Good or bad idea? The Fisher-Price iPad Newborn to Toddler Apptivity Seat.
They might be barely able to see 20 centimetres in front of their face, but why should that prevent a baby from enjoying everything an iPad has to offer from the moment they are born?
That's the question toy designers at US Fisher-Price seemed to have asked themselves before coming up with the iPad Newborn to Toddler Apptivity Seat. Or maybe they were just giving it their very best shot at winning the Worst Toy Ever award.
The baby seat, which comes with an inbuilt attachment to clip in your iPad and free apps, is being advertised as putting "play and learning at baby's fingertips".
"Look for apps with black and white images to enhance visual skills, soothing apps with nature scenes, learning apps and more,'' the company says in a marketing blurb on its website.
But here's an idea: how about, instead of plonking your baby in a seat to 'interact' with a screen, you play an old-fashioned game of peek-a-boo with him instead. Or sing 'Twinkle, Twinkle, Little Star' to him. Or take him for a walk to the park. Or just ... play. You know, all those things most parents-to-be look forward to doing in the months leading up to the birth of their baby.
There is no doubt parenting young children is tiring and it is tempting to do whatever is needed to get five minutes to yourself. But strapping a baby into a seat which gives them no option except to stare at a screen seems a bit extreme, and is not going to help with your baby's mental, physical or emotional development. The Fisher-Price baby seat comes after the introduction of the iPotty earlier this year which, as the title suggests, is a potty with room for an iPad screen to keep your little one entertained while they are toilet training.
According to experts, children under two years of age should not have any screen time at all, and for those aged between two and five years, a maximum of one hour per day is recommended. Children who spend too much time in front of screens, whether it be a television, computer, smart phone or tablet, are at greater risk of obesity, and more likely to suffer sleep and health problems. A toddler's development can also be hindered by too much screen time, with time spent on creative play being much more beneficial.

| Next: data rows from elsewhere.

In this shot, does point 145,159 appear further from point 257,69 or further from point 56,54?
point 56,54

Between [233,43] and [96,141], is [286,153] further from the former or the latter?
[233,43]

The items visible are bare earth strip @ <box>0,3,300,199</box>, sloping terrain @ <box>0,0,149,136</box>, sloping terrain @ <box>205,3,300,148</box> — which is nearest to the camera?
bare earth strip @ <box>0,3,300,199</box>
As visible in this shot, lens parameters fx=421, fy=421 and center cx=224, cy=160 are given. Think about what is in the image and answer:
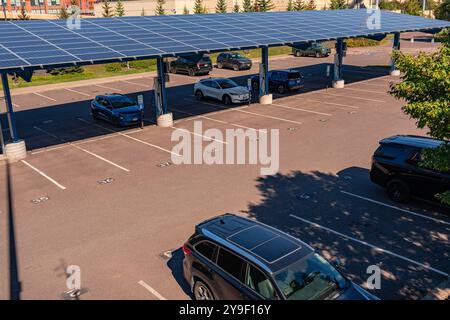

It seems most parents aren't too keen on the idea - despite Amazon listing it as "one of the best gifts for kids in 2013", the product has a rating of only 1.5 stars out of five after being rated 66 times on the site. Granted, it doesn't seem many of the reviewers have actually purchased the item, with most being dubious about the Apptivity Seat from the description alone.
"Don't buy it, tell all your friends not to buy it, and for goodness sake don't give it to a BABY!!" the top review begins, adding, "I am disgusted with Fisher Price and urge Amazon to reconsider carrying this terrible contraption!"
"This just isn't appropriate or good for typically developing newborn-toddler age children," wrote another. "I am always on the lookout for great resources to use with the infants in my care, but I was really surprised and saddened when I saw this, especially being marketed as it is."
Fisher-Price iPad Newborn to Toddler Apptivity seats are retailing for about $190 on several Australian online shopping sites, and US$75 on Amazon. We can only hope that Santa's sanity prevails this Christmas, and that the nation's babies and toddlers spend January taking an active part in their family's holiday festivities, not staring at an iPad screen.